(begin)

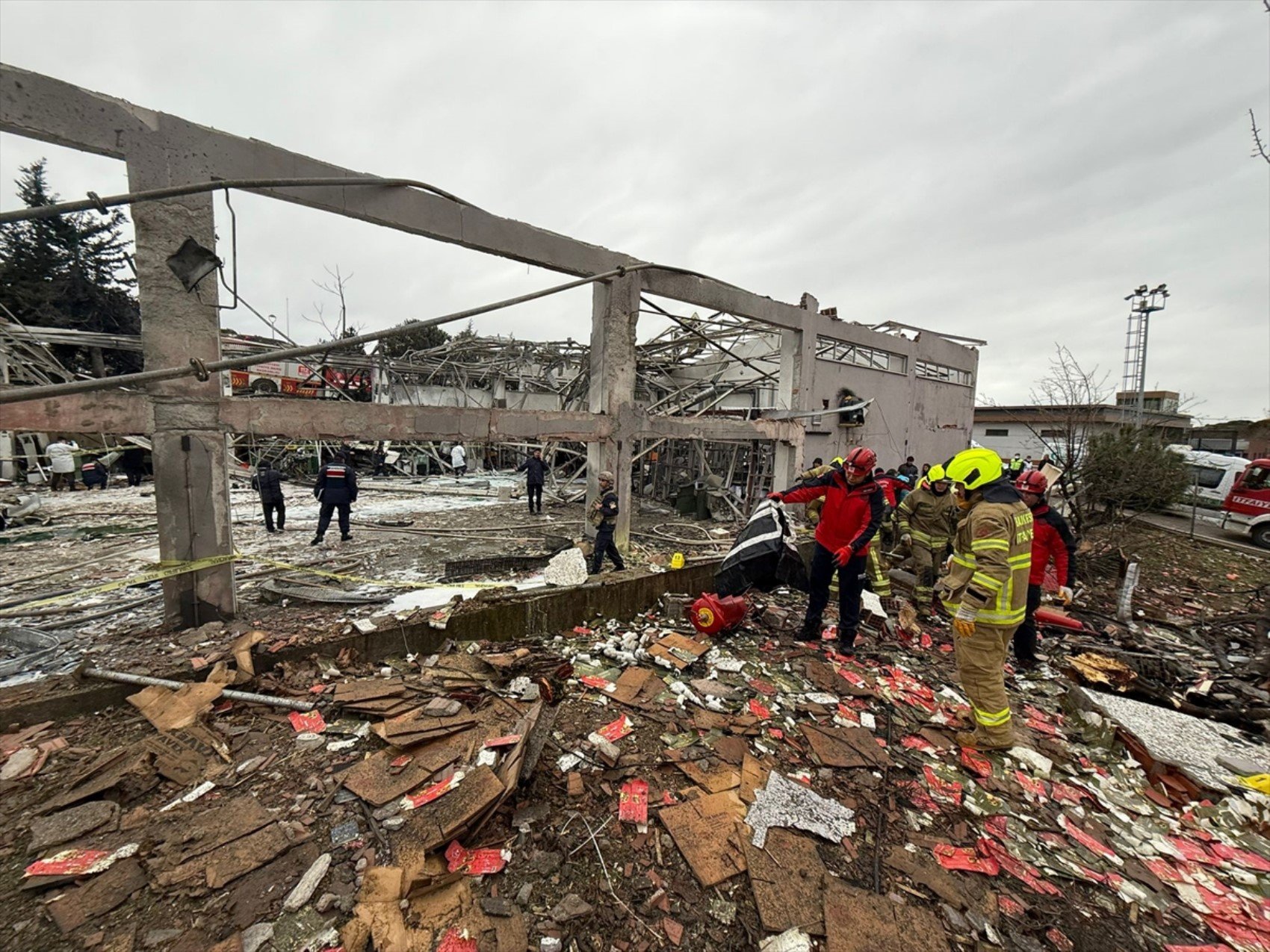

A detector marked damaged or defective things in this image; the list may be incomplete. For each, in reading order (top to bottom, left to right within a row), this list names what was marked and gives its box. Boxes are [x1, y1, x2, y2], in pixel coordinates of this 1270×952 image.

crumpled metal sheet [741, 777, 853, 847]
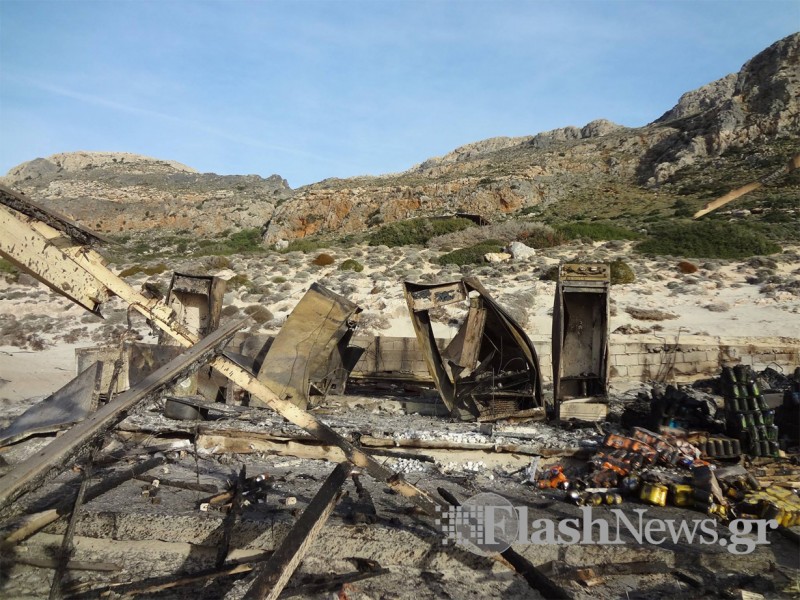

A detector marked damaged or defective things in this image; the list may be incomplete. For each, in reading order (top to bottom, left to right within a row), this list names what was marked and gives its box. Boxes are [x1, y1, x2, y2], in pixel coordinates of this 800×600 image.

burned wooden beam [0, 318, 244, 510]
burned plank [0, 318, 244, 510]
charred debris [1, 184, 800, 600]
burned container [552, 262, 608, 422]
burned wooden beam [242, 462, 352, 596]
burned plank [241, 462, 354, 596]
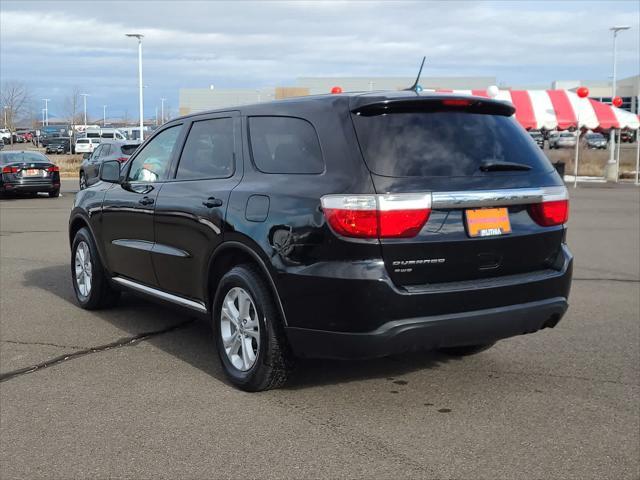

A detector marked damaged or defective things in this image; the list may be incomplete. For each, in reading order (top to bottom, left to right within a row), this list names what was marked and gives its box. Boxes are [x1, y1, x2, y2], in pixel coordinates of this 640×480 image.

(end)

_Exercise instructions:_
Output as a JSON list of strings, one string per line and with blank lines omitted, the part of the records that opens with the line containing "this 800×600 image." and closes with the line containing "burned plank [0, 318, 244, 510]", both lines included.

_Expected answer:_
[
  "A detector marked damaged or defective things in this image; the list may be incomplete. For each, in reading order (top to bottom, left to right within a row), this list names what was marked and gives its box. Boxes are [x1, y1, x2, y2], in pixel coordinates of this 800×600 image.",
  "burned wooden beam [0, 318, 244, 510]",
  "burned plank [0, 318, 244, 510]"
]